● **QUOTED TEXT**
▬▬▬
GEO Matrix files are tab-delimited text files that contain processed expression data from microarray or sequencing experiments. They typically have the following structure:

1. Metadata lines that start with `!` character
2. A header line with sample identifiers
3. Data rows with gene/probe identifiers and expression values

## Using the GEOMatrix Class

First, let's import the necessary modules:

In [None]:
import os
import pandas as pd
from pysradb.geomatrix import GEOMatrix

### Initialize with a GEO Accession

Let's initialize the GEOMatrix class with a GEO accession number. We'll use GSE234190 as an example.

In [None]:
matrix = GEOMatrix("GSE234190")

### Get Matrix Links

First, let's check what matrix files are available for this GEO accession:

In [None]:
links, url = matrix.get_matrix_links()
▬▬▬
● **INFORMATION SUPPLIED**
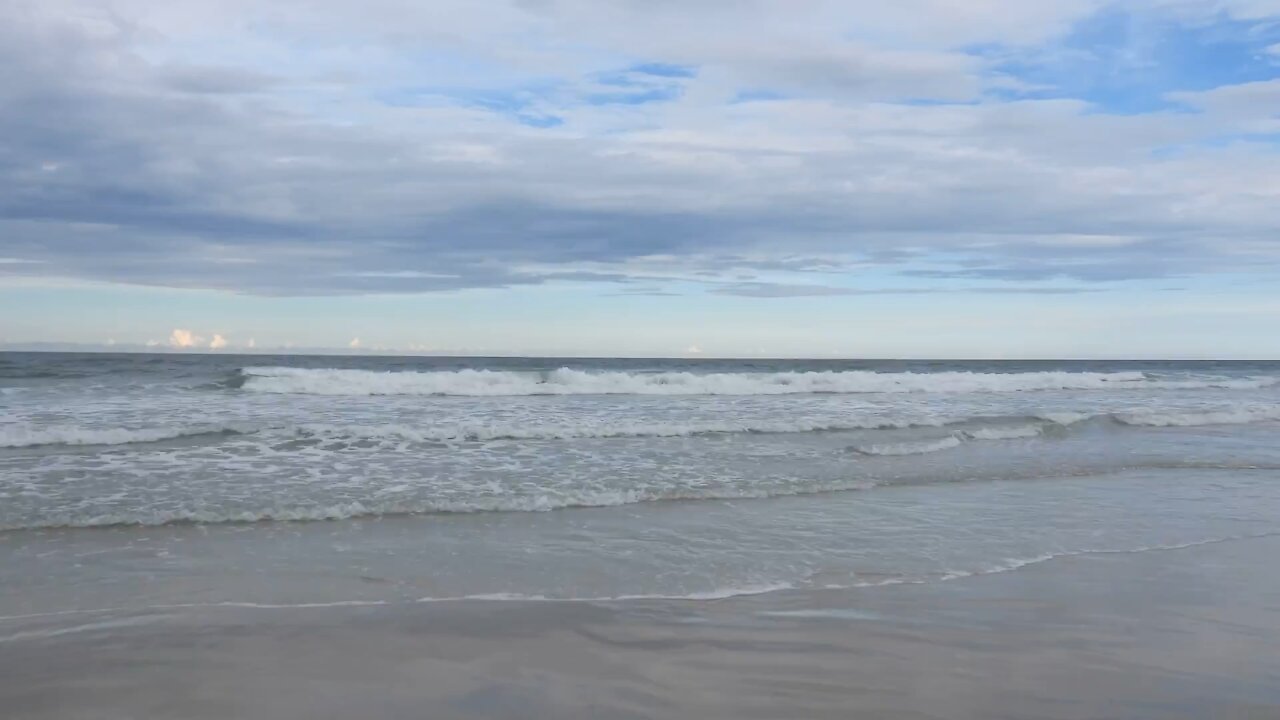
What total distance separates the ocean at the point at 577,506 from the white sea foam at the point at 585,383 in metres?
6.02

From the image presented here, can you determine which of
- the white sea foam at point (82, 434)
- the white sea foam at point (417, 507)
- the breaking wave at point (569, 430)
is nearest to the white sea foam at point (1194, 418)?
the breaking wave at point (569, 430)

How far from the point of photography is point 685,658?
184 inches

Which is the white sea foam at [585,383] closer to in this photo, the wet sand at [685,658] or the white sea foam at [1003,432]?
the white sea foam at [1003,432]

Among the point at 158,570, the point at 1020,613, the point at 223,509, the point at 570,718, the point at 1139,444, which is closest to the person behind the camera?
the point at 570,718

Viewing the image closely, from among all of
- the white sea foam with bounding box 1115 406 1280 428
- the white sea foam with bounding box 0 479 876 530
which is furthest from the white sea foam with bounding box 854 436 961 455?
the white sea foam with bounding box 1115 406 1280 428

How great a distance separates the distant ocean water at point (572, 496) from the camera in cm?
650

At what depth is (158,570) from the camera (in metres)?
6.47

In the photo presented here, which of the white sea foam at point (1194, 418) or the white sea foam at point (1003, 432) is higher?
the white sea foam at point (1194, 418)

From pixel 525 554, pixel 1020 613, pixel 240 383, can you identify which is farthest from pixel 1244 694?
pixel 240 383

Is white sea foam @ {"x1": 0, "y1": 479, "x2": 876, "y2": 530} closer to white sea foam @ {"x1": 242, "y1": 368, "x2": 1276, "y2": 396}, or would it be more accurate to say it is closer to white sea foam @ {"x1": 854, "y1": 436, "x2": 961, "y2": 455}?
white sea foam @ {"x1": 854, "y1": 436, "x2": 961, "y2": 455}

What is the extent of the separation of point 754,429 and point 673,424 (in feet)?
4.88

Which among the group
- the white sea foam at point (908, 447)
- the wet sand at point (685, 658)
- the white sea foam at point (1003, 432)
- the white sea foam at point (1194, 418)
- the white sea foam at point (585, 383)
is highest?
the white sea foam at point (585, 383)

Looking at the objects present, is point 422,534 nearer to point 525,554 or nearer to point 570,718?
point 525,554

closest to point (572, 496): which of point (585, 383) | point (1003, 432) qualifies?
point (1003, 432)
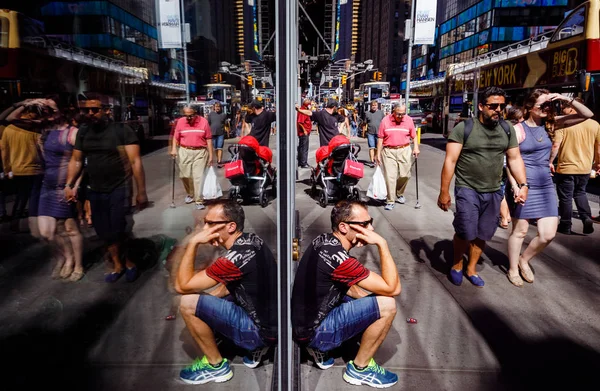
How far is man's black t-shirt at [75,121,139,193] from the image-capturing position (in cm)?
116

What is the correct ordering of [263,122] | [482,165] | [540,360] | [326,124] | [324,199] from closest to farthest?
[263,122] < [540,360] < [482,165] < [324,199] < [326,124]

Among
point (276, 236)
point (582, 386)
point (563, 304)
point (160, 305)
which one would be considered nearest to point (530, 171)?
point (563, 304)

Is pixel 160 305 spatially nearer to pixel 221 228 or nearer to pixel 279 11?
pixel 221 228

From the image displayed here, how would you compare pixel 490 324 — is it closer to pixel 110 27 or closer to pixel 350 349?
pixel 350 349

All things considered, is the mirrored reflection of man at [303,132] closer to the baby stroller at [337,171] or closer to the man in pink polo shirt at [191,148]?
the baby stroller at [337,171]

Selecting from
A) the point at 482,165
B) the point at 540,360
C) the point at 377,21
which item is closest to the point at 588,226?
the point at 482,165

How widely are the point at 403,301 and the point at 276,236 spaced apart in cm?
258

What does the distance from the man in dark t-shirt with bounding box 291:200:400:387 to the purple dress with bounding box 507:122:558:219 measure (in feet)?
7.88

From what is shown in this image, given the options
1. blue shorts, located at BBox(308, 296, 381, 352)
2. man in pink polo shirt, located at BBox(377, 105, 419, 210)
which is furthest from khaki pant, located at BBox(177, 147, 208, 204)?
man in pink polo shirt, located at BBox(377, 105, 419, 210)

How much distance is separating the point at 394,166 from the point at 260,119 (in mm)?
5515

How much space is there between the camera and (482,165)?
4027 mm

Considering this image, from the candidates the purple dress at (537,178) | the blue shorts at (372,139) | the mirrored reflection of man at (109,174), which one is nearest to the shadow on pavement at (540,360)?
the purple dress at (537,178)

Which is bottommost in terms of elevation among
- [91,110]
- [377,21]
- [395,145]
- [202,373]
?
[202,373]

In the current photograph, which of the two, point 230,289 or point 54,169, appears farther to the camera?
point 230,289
▬▬▬
● **WHAT YOU WILL DO**
1. Summarize the GEO Matrix tutorial in two sentences.
2. In the GEO Matrix tutorial, which GEO accession number is used as the example?
3. Retype the part of the GEO Matrix tutorial starting at "### Initialize with" and ending at "url = matrix.get_matrix_links()".

● **EXPECTED OUTPUTS**
1. GEO Matrix files are tab-delimited text files of processed expression data from microarray or sequencing experiments, usually made up of metadata lines starting with "!", a header line of sample identifiers, and data rows. The tutorial imports the needed modules, initializes the GEOMatrix class with the accession GSE234190, and checks which matrix files are available for it with get_matrix_links().

2. GSE234190

3.
### Initialize with a GEO Accession

Let's initialize the GEOMatrix class with a GEO accession number. We'll use GSE234190 as an example.

In [None]:
matrix = GEOMatrix("GSE234190")

### Get Matrix Links

First, let's check what matrix files are available for this GEO accession:

In [None]:
links, url = matrix.get_matrix_links()